Sosyal demokratlar açısından üçüncü yol serüveni 1900’lü yılların başında sosyalizm ve liberalizm arasında farklı bir yol olarak ifadesini bulmuştur. 2. Dünya Savaşıyla birlikte iki kutuplu bir dünyada sosyalist devrimlerin yaygınlaşması, Avrupa’da başlayan ve birçok ülkeye kırıntı olarak yansıyan sosyal refah devletlerini hüküm sürdüğü bir dönemde sosyal demokratlar, programlarında üçüncü yola yer vererek Keynesyen politikalardan yarar uman bir hat tutturmaya çalışmışlardır. Reel sosyalizmin çözülüşü ile birlikte “piyasa mı, devlet mi?” tartışmalarının yoğunlaştığı bir dönemde, sosyal devletin görece sağladığı olumluluklar ve solun devlet ile koparamadığı ilişkileri nedeniyle üçüncü yol tartışmalarına ilişkin solun tutumu farklı bir içerik kazanmıştır. Sosyal demokrasinin yeni biçimi olarak gelişen üçüncü yol, sosyalizm ve kapitalizm arasında bir yol yerine klasik sosyal demokrasi ile yeni sağ arasında bir üçüncü yol tanımlamasına dönüşmüştür. Çek ekonomi uzmanı Ota Šik bunu piyasa sosyalizmi olarak tanımlarken, İsveç sosyal demokratları 1980’li yıllarda geliştirdikleri programın temel çerçevesi olarak üçüncü yol kavramına içerik kazandırmaya çalıştılar. Ancak bugün halen üçüncü yol denilince ilk akla gelen politik figürler Bill Clinton ve Tony Blair olurken, işin teorisyeni ise Anthony Giddens olmuştur.
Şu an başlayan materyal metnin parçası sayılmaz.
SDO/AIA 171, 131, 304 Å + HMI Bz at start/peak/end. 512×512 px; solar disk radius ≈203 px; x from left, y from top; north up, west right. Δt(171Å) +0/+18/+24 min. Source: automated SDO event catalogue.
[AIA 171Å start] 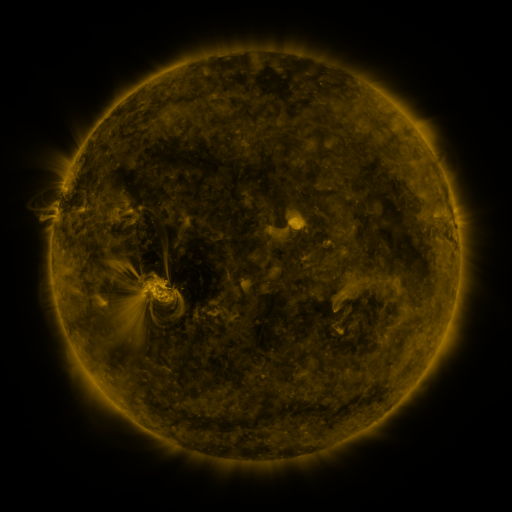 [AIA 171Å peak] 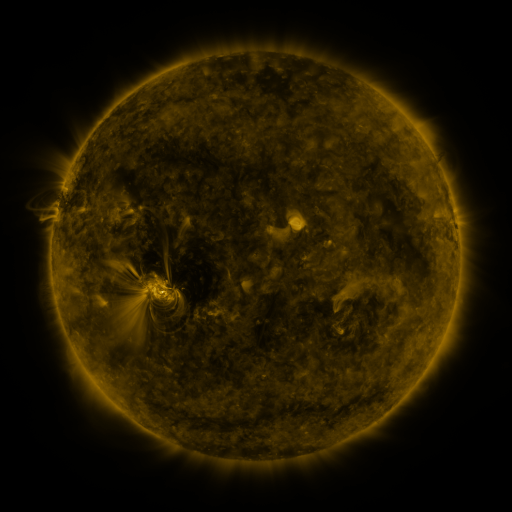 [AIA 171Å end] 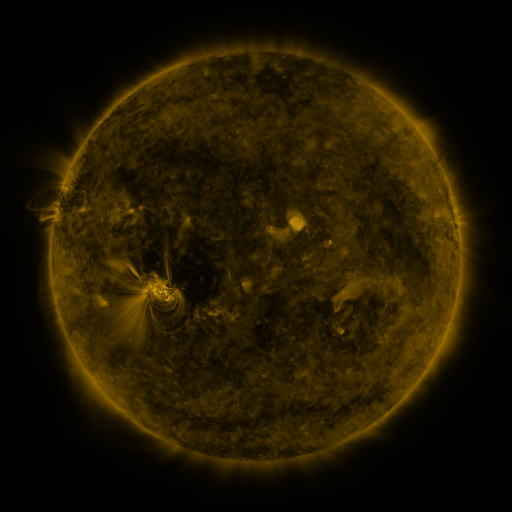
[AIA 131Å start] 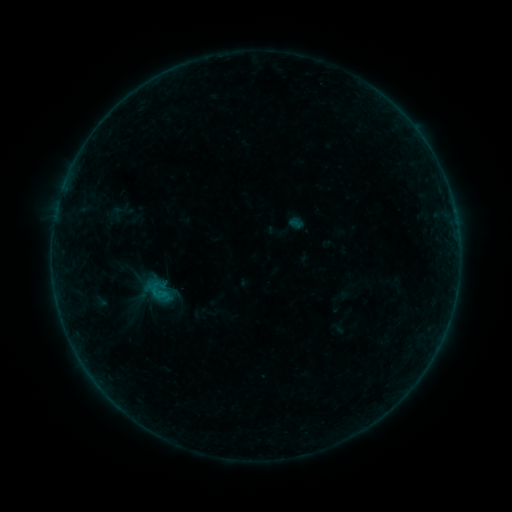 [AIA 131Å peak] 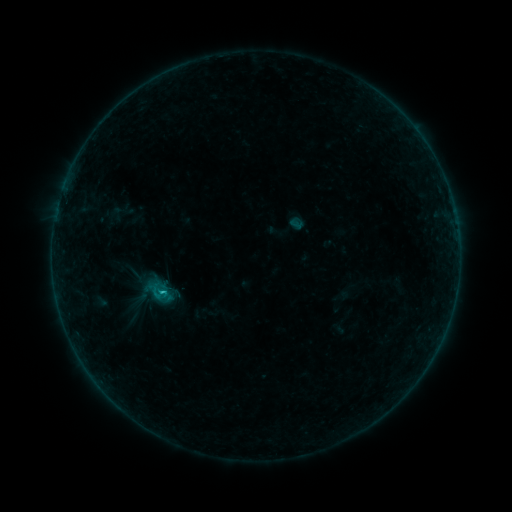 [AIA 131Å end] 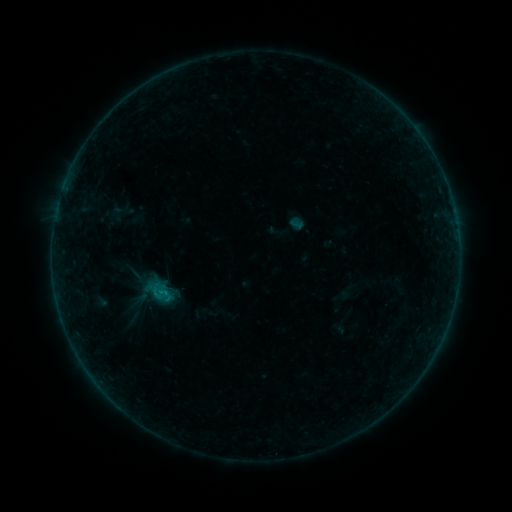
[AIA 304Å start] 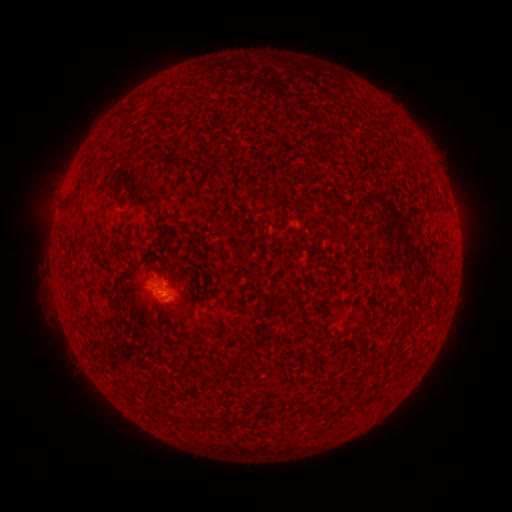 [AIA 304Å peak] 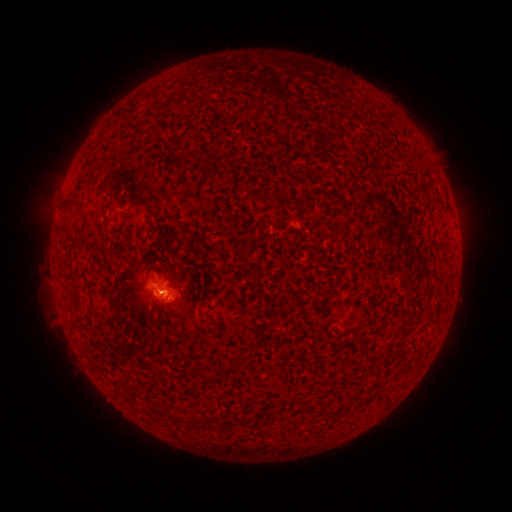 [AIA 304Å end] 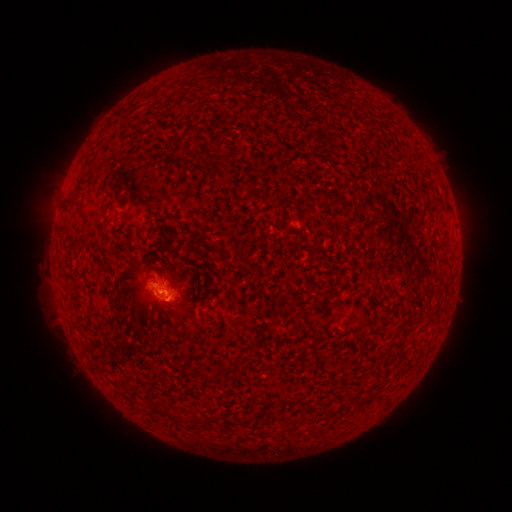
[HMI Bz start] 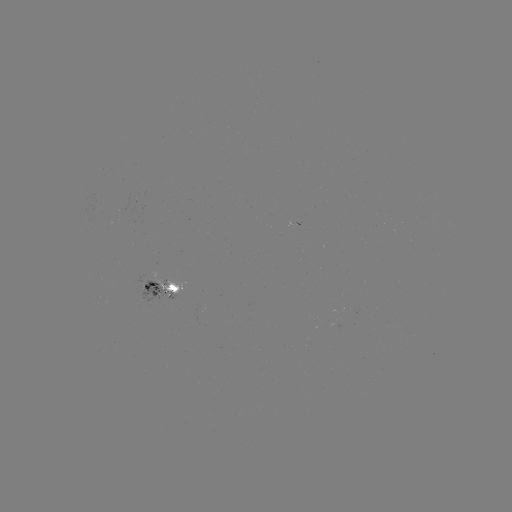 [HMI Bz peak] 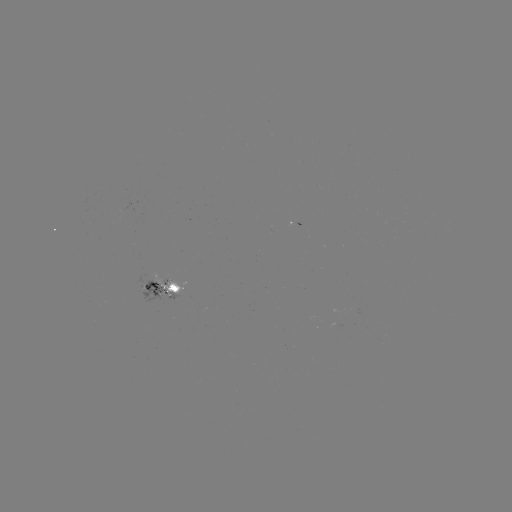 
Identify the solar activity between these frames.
B6.6 flare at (163, 289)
Bill Clinton’ın yeni liberal muhafazakarların bazı yaklaşımlarını çağrıştırdığı anlaşılan ‘bildik şekliyle sosyal devlet uygulamalarına son vereceğine’ dair söz vererek açıkladığı ve uyguladığı program piyasa ekonomisinin en vahşi haliydi. Tony Blair ve İngiliz İşçi Partisi, Margaret Thatcher’ın uzun süren iktidarının yarattığı olumsuzlukları aşma iddiasıyla söylemlerine üçüncü yol kavramının elbise olarak giydirerek iktidara gelmiş ancak, Thatcher’ın ekonomik politikalarını devam ettirmiştir. Clinton ve Blair, geliştirdikleri söylem ve politikalarla bu döneme kadar gelişmiş olan sosyal haklara ve sendikal örgütlenmelere kısıtlamalar da dahil olmak üzere daha sert politikalar uygulamışlardır. Esasen her iki siyasetçinin de üçüncü yol dedikleri piyasa ekonomisinin kendisidir. Devlet ile piyasa arasındaki tartışmada piyasa merkezli bir yaklaşımı esas almış ancak devleti de bunu düzenleyen olarak konumlandırmışlardır. Bununla birlikte sosyal demokrasinin artık üçüncü yol olarak tanımlanamayacağı bir döneme girilmiş olduğunu söyleyebiliriz.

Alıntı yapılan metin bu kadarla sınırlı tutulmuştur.